| Reading text |
•••••

In news-Recently, a plant discovered in Uttarakhand in 2019 has been newly confirmed as a new species of Allium genus similar to onion and garlic.
About Allium negianum
- Allium genus includes many staple foods such as onion and garlic, among 1,100 species worldwide.
- In 2019, Dr Anjula Pandey, Principal Scientist at ICAR-National Bureau of Plant Genetic Resources in New Delhi, together with other scientists came across plants of this onion species, which they have named Allium negianum
- It grows in Malari region of Niti valley in Chamoli district and Dharma valley of Pithoragarh district, Uttarakhand, India.
- It grows at 3,000 to 4,800 m above sea level and can be found along open grassy meadows, sandy soils along rivers, and streams forming in snow pasture lands along alpine meadows, where the melting snow helps carry its seeds to more favourable areas.
- The new species is described in the journal PhytoKeys.
- The scientific name Allium negianum honours the late Dr Kuldeep Singh Negi, an explorer and Allium collector.

•••••

| Record excerpts |
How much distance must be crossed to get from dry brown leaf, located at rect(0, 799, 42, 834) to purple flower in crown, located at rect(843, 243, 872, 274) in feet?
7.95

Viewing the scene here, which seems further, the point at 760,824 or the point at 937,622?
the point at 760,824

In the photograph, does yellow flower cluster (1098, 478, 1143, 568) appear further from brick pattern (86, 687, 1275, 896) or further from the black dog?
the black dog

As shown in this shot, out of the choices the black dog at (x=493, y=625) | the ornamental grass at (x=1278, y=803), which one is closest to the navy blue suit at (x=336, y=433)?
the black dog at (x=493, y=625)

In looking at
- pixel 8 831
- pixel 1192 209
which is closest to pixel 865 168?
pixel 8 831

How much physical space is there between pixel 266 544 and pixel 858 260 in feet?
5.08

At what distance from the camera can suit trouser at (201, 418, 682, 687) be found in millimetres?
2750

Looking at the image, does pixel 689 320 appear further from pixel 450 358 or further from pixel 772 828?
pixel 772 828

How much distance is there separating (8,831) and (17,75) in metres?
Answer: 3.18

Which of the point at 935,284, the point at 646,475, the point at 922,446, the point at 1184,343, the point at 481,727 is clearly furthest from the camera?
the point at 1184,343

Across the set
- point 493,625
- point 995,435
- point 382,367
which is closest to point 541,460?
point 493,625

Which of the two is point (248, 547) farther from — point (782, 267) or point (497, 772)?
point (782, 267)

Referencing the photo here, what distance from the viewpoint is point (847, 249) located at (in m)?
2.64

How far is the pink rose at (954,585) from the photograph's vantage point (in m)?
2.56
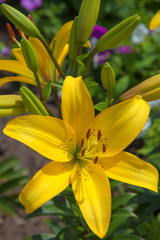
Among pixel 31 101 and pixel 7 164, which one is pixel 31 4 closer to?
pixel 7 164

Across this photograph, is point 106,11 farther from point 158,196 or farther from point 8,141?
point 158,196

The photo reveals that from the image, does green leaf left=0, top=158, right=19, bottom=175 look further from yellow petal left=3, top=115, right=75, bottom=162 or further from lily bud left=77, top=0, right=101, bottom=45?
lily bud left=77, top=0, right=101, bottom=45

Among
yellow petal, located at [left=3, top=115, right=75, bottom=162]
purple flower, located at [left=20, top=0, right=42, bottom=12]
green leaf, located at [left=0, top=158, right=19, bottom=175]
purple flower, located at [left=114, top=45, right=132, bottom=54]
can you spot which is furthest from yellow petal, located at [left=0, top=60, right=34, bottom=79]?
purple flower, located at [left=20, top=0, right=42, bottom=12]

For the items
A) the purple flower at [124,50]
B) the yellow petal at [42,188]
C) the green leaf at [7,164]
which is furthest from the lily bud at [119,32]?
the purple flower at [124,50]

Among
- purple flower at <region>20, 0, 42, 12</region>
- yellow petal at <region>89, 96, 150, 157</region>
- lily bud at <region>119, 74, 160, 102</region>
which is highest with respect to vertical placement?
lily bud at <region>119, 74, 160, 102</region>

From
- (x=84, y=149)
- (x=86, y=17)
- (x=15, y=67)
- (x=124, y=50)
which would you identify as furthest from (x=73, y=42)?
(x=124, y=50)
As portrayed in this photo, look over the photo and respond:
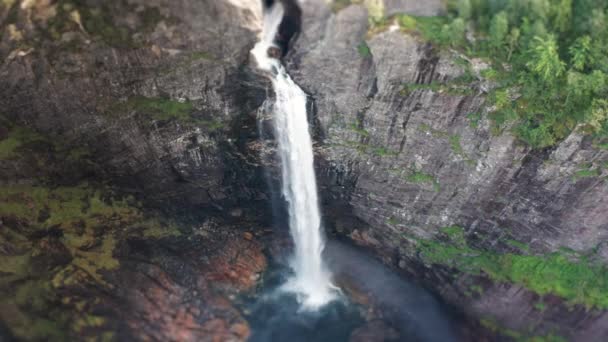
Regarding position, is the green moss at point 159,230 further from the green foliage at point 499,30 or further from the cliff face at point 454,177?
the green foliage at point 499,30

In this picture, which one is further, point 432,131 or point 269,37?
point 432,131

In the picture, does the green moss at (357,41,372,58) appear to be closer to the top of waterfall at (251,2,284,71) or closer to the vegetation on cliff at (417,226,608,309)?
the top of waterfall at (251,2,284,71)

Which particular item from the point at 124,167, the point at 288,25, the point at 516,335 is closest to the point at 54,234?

•••••

| Exercise 1 |
Say whether each statement agrees with the text on Allium negianum, answering yes or no and quoting the deciding words of the text. (a) The Allium genus includes about 1,100 species worldwide. (b) The species grows at altitudes below 3,000 m. (c) The scientific name Allium negianum honors Dr Anjula Pandey.
| Exercise 2 |
List every valley and every district that the text on Allium negianum names as a place where the species grows.
| Exercise 3 |
Continue the text on Allium negianum from where it stops.

| Final answer 1 |
(a) Yes: "among 1,100 species worldwide"
(b) No: "It grows at 3,000 to 4,800 m above sea level"
(c) No: "The scientific name Allium negianum honours the late Dr Kuldeep Singh Negi"

| Final answer 2 |
Niti valley, Chamoli district, Dharma valley, Pithoragarh district

| Final answer 3 |
- Although new to science, this species has long been known under domestic cultivation to local communities.
- According to locals, the onion from Niti valley was particularly good, even deemed the best on the market.
- Allium is one of the largest genera in Amaryllidaceae, a family of herbaceous, mainly perennial and bulbous flowering plants.
- The genus has about 1,100 species distributed worldwide, including onion, garlic, scallion, shallot and chives.
- The primary center of evolution for the genus extends across the Irano-Turanian bio-geographical region, and the Mediterranean basin and western North America are considered as the secondary centers of diversity.
- The Indian Himalayan region has two distinct centers of Allium diversity, the western Himalaya (over 85% of total diversity) and the eastern Himalaya (6%), covering the alpine-sub temperate region.
- The newly-identified species, named Allium negianum, is restricted to the region of the western Himalaya.
- So far only known from the western Himalaya region, Allium negianum might be under pressure from people looking to taste it.
- The researchers fear that indiscriminate harvest of its leaves and bulbs for seasoning may pose a threat to its wild populations.